Cor, whose son was just a toddler at the time, underwent rehabilitation and learned to walk unaided on prosthetic legs after four months.
During that time, she noticed a lack of support for people who have been through amputation, and just weeks after her surgery, she set up Finding Your Feet.
The charity aims to reduce the social isolation that many feel after experiencing amputation, through peer support and sports activities. From helping just five people in 2013, today Finding Your Feet helps more than 2,000 amputees in Scotland, running 140 clubs a month.

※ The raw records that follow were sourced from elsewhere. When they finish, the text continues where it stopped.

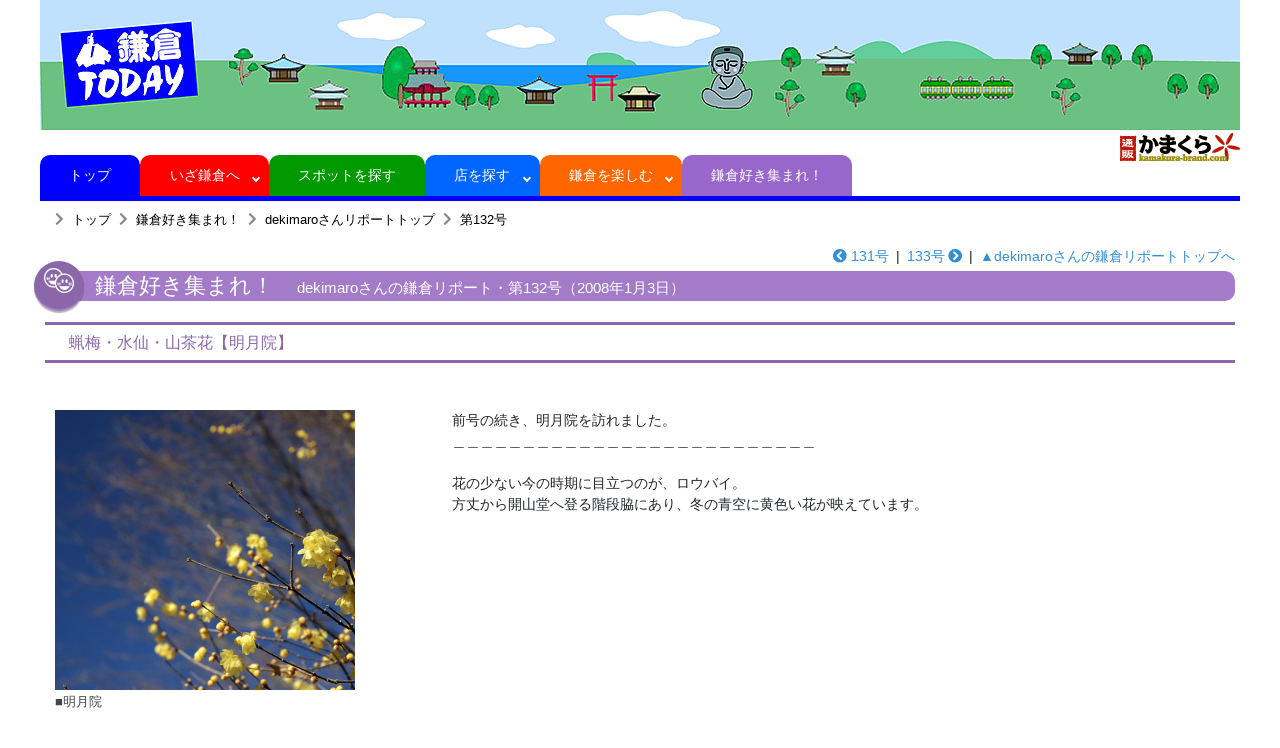

--- FILE ---
content_type: text/html
request_url: https://kamakuratoday.com/suki/dekimaro/132.html
body_size: 8810
content:
<!DOCTYPE html>
<html lang="ja">
<head>
<meta charset="UTF-8">
<title>鎌倉Today | 鎌倉好き集まれ！dekimaroさんの鎌倉リポート（第132号）</title>
<meta name="viewport" content="width=device-width, initial-scale=1, shrink-to-fit=no">
<link rel="shortcut icon" href="../../favicon.ico">
<link rel="canonical" href="https://kamakuratoday.com/suki/dekimaro/132.html">
<!-- Bootstrap -->
<link rel="stylesheet" type="text/css" href="../../css/bootstrap.min.css">
<!-- Custom styles for this template -->
<link rel="stylesheet" type="text/css" href="../../css/basic.css">
<link rel="stylesheet" type="text/css" href="../../css/common.css">
<link rel="stylesheet" href="https://use.fontawesome.com/releases/v5.9.0/css/all.css"><!-- font -->
<link rel="stylesheet" type="text/css" href="../../css/tabstyleshop.css" />
<script src="https://code.jquery.com/jquery-3.4.1.min.js"></script>
<script>
  window.dataLayer = window.dataLayer || [];
  function gtag(){dataLayer.push(arguments);}
  gtag('js', new Date());

  gtag('config', 'G-H7R0CDFLJS');
</script>
</head>
<body class="tuhan">
<div id="wrapper">
<!-- ＝＝＝＝＝＝＝＝＝＝＝＝＝＝　ヘッダー　＝＝＝＝＝＝＝＝＝＝＝＝＝＝ -->

<!-- header --><header><!-- ヘッダー -->
<h1 class="text-center d-sm-block d-none"><a href="../../index.html"><img src="../../images/topimage.jpg" id="" class="img-fluid"></a></h1>
<h1 class="text-left d-sm-none"><img src="../../images/topimage_sp.jpg" id="" class="img-fluid"></h1>

<!-- ＝＝＝＝＝＝＝＝＝＝＝＝　ナビゲーション　＝＝＝＝＝＝＝＝＝＝＝＝＝ -->
<div class="nav-outside main-wrapper">
<div class="toggleMenu"><span></span>MENU</div>
<nav>
<ul class="gloval-navi menu">
<!--%globalmenu%--><li class="menu1"><a href="../../index.html">&nbsp;トップ&nbsp;</a></li>
<li class="menu2 has-child"><a href="../../info.html">&nbsp;いざ鎌倉へ&nbsp;</a>
<ul>
<li class="sp__only"><a href="../../info.html">いざ鎌倉へトップ</a>
<li><a href="../../info/access.html">鎌倉への行き方</a></li>
<li><a href="../../info/trainjr.html">ＪＲ時刻表</a></li>
<li><a href="../../info/trainenoden.html">江ノ電時刻表</a></li>
<li><a href="../../info/shonanmonorail.html">湘南モノレール時刻表</a></li>
<li><a href="../../info/bus.html">バスに乗る</a></li>
<li><a href="../../info/caltime.html">あそこまで何分？</a></li>
</ul>
</li>
<li class="menu6"><a href="../../spot.html">&nbsp;スポットを探す&nbsp;</a></li>
<li class="menu3 has-child"><a href="../../shop.html">&nbsp;店を探す&nbsp;</a>
<ul>
<li class="sp__only"><a href="../../shop.html">店を探すトップ</a>
<li><a href="../../meiten.html">鎌倉名店街</a></li>
<li><a href="../../shop.html#gyoshu">カテゴリー別検索</a></li>
<li><a href="../../shop.html#gojuon">50音順検索</a></li>
</ul>
</li>
<li class="menu4 has-child"><A href="../../plan.html">&nbsp;鎌倉を楽しむ&nbsp;</a>
<ul>
<li class="sp__only"><a href="../../plan.html">&nbsp;鎌倉を楽しむトップ</a></li>
<li><a href="../../hobo/index.html">ほぼ週刊鎌倉新聞</a></li>
<li><a href="../../saki/index.html">ほぼ週刊サキドリニュース</a></li>
<li><a href="../../saki/calendar.html">情報サキドリカレンダー</a></li>
</ul>
</li>
<li class="menu5"><a href="../../suki.html">&nbsp;鎌倉好き集まれ！&nbsp;</a></li>
<li class="menu7 sp__only"><a href="https://kamakura-brand.com/" target="_blank"><img src="../../images/logo_tuhankamakura2.png">&nbsp;通販かまくら オンラインショップ</a></li>
<li class="menu7 sp__only"><a href="https://kamakuratoday.com/e/index.html" target="_bank">Kamakura Today 英語サイト</a></li>
<!--%globalmenu%-->
</ul>
</nav>
<div class="kago"><a href="https://kamakura-brand.com/" target="_blank"><img src="../../images/logo_tuhankamakura.gif"></a></div>
</div>
</header><!-- /ヘッダー -->
<!-- header -->


<!-- ＝＝＝＝＝＝＝＝＝＝＝＝＝＝　メイン　＝＝＝＝＝＝＝＝＝＝＝＝＝＝＝ -->
<div class="maincontainer">
<section class="my-2">

<div class="bread">
<ol>
<li><a href="../../index.html">トップ</a></li>
<li><a href="../../suki.html">鎌倉好き集まれ！</a></li>
<li><a href="index.html">dekimaroさんリポートトップ</a></li>
<li><a href="132.html">第132号</a></li>
<ol>
</div>
</section>


<section class="my-3">
<div class="text-right mb-1"><a href="131.html"><i class="fas fa-chevron-circle-left mr-1"></i>131号</a><span class="mx-2">|</span><a href="133.html">133号<i class="fas fa-chevron-circle-right ml-1"></i></a><span class="mx-2">|</span><a href="index.html">▲dekimaroさんの鎌倉リポートトップへ</a></div>

<h1 class="title suki mb-3">鎌倉好き集まれ！<span class="suki_profile">dekimaroさんの鎌倉リポート・第132号（2008年1月3日）</span></h1>


<h2 class="subtitle suki mt-4">蝋梅・水仙・山茶花【明月院】</h2>

<section class="my-5">
<div class="maincontainer">
<div class="row suki_row">
<div class="col-12 col-md-6 col-lg-4 suki_rowcol"><img src="../../ximg/suki/dekimaro/dekimaro_132_01_1.jpg" class="img-fluid"><p class="suki_caption">■明月院</p></div>
<div class="col-12 col-md-6 col-lg-8 suki_rowcol">
前号の続き、明月院を訪れました。<br>＿＿＿＿＿＿＿＿＿＿＿＿＿＿＿＿＿＿＿＿＿＿＿＿＿＿<br><br>花の少ない今の時期に目立つのが、ロウバイ。<br>方丈から開山堂へ登る階段脇にあり、冬の青空に黄色い花が映えています。
</div>
</div>
</section>

<section class="my-5">
<div class="maincontainer">
<div class="row suki_row">
<div class="col-12 col-md-6 col-lg-4 suki_rowcol"><img src="../../ximg/suki/dekimaro/dekimaro_132_02_1.jpg" class="img-fluid"><p class="suki_caption">■明月院</p></div>
<div class="col-12 col-md-6 col-lg-8 suki_rowcol">
浄智寺に比べ、こちらのロウバイはほぼ満開。<br>陽射しをいっぱいに浴びた黄色い花を見ていると、もう春の雰囲気です。
</div>
</div>
</section>

<section class="my-5">
<div class="maincontainer">
<div class="row suki_row">
<div class="col-12 col-md-6 col-lg-4 suki_rowcol"><img src="../../ximg/suki/dekimaro/dekimaro_132_03_1.jpg" class="img-fluid"><p class="suki_caption">■明月院</p></div>
<div class="col-12 col-md-6 col-lg-8 suki_rowcol">
開山堂脇の水仙も、見頃を迎えています。
</div>
</div>
</section>

<section class="my-5">
<div class="maincontainer">
<div class="row suki_row">
<div class="col-12 col-md-6 col-lg-4 suki_rowcol"><img src="../../ximg/suki/dekimaro/dekimaro_132_04_1.jpg" class="img-fluid"><p class="suki_caption">■明月院</p></div>
<div class="col-12 col-md-6 col-lg-8 suki_rowcol">
この日の花想い地蔵さんのマフラーは赤。<br>オシャレですね＾＾
</div>
</div>
</section>

<section class="my-5">
<div class="maincontainer">
<div class="row suki_row">
<div class="col-12 col-md-6 col-lg-4 suki_rowcol"><img src="../../ximg/suki/dekimaro/dekimaro_132_05_1.jpg" class="img-fluid"><p class="suki_caption">■明月院</p></div>
<div class="col-12 col-md-6 col-lg-8 suki_rowcol">
先ほどのロウバイを反対側から。<br>方丈の屋根をバックに透過光で見ると、また違った雰囲気です。
</div>
</div>
</section>

<section class="my-5">
<div class="maincontainer">
<div class="row suki_row">
<div class="col-12 col-md-6 col-lg-4 suki_rowcol"><img src="../../ximg/suki/dekimaro/dekimaro_132_06_1.jpg" class="img-fluid"><p class="suki_caption">■明月院</p></div>
<div class="col-12 col-md-6 col-lg-8 suki_rowcol">
山門の右手に伸びる、サザンカの垣根。<br>冬でも青々とした葉に、ピンクの花がいっぱい咲いています。
</div>
</div>
</section>

<section class="my-5">
<div class="maincontainer">
<div class="row suki_row">
<div class="col-12 col-md-6 col-lg-4 suki_rowcol"><img src="../../ximg/suki/dekimaro/dekimaro_132_07_1.jpg" class="img-fluid"><p class="suki_caption">■明月院</p></div>
<div class="col-12 col-md-6 col-lg-8 suki_rowcol">
真っ青な冬空に、青々とした竹が印象的。<br><br>以上で、今回のリポートは終了です。
</div>
</div>
</section>



</section>
</div>
<!-- ＝＝＝＝＝＝＝＝＝＝＝＝＝＝　フッター　＝＝＝＝＝＝＝＝＝＝＝＝＝＝ -->


<footer><!-- フッター -->
<p class="copyright">Copyright &copy; Kamakura Today All Reserved</p>

</footer><!-- /フッター -->
<script type="text/javascript" src="../../js/jquery.matchHeight.js"></script>
<script type="text/javascript">
$(function() {
$('.item').matchHeight();
});
</script>
<script type="text/javascript" src="../../js/dropdown.js"></script>
</body>
</html>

The charity has raised more than £5 million since it started to fund clubs and activities such as swimming, pilates, skiing as well as peer support groups and vital counselling.
Cor, 56, from Renfrewshire, who had a kidney transplant in December 2024, has also set three world records including becoming the first female quadruple amputee to reach the summit of Mount Kilimanjaro and Ben Nevis.
Since 2016, Cor has campaigned to raise awareness of the importance of organ donation in a bid to get more people to commit to organ, tissue and limb donation.
In January 2019, she underwent a 12-hour procedure to become the first Scottish person to receive a double hand transplant. She is now able to write and drive and last year, Cor met and embraced Deborah Gosling, the twin sister of her double hand donor, Julie Wild.
In an emotional meeting the pair hugged and Corinne said of her new hands: “I spend a lot of time looking at them and showing them to people, and of course, I remember Julie every single time.”